Rituals, Symbols, and National Worship

State-sanctioned ceremonies emphasized the divinity of the imperial line traced in texts like the Kojiki and Nihon Shoki, with imperial rites at Ise Shrine and national memorials at Yasukuni Shrine embodying veneration practices. Symbols included the chrysanthemum crest associated with the Imperial Household Agency and the national flag, the hinomaru, while public festivals and rites invoked myths centered on figures such as Amaterasu and Jimmu. Pilgrimages, state-funded shrine repairs, and obligatory observances integrated local jinja, veteran associations like the Society for the Maintenance of the National Polity, and civic groups into a calendar that marked imperial accession, military victories, and agricultural rituals, reinforcing loyalty ceremonies promoted by publications edited by figures such as Kawashima Yoshimasa.

Role in Education and Social Control

State Shintō informed curricula implemented by the Ministry of Education (Japan) and taught through texts culminating in recitation of the Imperial Rescript on Education in schools, with educators and school inspectors enforcing shrine visitation and patriotic drills. Institutions including Tokyo Imperial University alumni, normal schools, and local boards backed youth organizations like Boy Scouts of Japan and the Greater Japan Youth Federation to inculcate martial virtues and imperial loyalty. Censorship bodies and police bureaus collaborated with cultural ministries to suppress dissent from socialist groups such as the Japanese Communist Party and writers like Sakaguchi Ango critical of militarism, while conscription and civil ceremonies tied state ritual to obligations administered by prefectural offices and estate holders.

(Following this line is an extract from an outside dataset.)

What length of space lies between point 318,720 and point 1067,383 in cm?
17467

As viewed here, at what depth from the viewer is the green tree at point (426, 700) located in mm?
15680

Criticism, Opposition, and Postwar Dissolution

Opposition arose from Buddhist sects such as Jōdo Shinshū, Christian communities in Kobe and Yokohama, liberal politicians including Itagaki Taisuke and constitutionalists, labor movements, and leftist intellectuals who contested state sacralization of the Emperor. Allied occupation authorities led by Douglas MacArthur implemented policies that dismantled institutional supports: the 1945 directives and the 1946 Shinto Directive dissolved government control of shrines, abolished state financing, and separated state rituals from public administration, while the 1947 Constitution of Japan enshrined religious freedom constraining former practices. Trials and purges touched officials associated with wartime mobilization, and organizations reconstituted as private bodies such as the postwar Association of Shinto Shrines and local community groups.

Legacy and Contemporary Debates

Debates continue involving the Supreme Court of Japan rulings, controversies over visits by politicians to Yasukuni Shrine, and disputes involving the Yasukuni Shrine and Class-A war criminals that implicate diplomatic tensions with China and South Korea. Scholars at institutions like University of Tokyo, Kyoto University, and International Christian University analyze continuities in nationalism, civil religion, and public ritual, while municipal governments in Nagasaki, Hiroshima, and Kagoshima navigate memorialization practices. Contemporary discussions address the role of the Imperial Household Agency, preservation of shrine heritage, and legislation touching on cultural properties administered by the Agency for Cultural Affairs, reflecting contested memories of mobilization, accountability, and identity in modern Japan.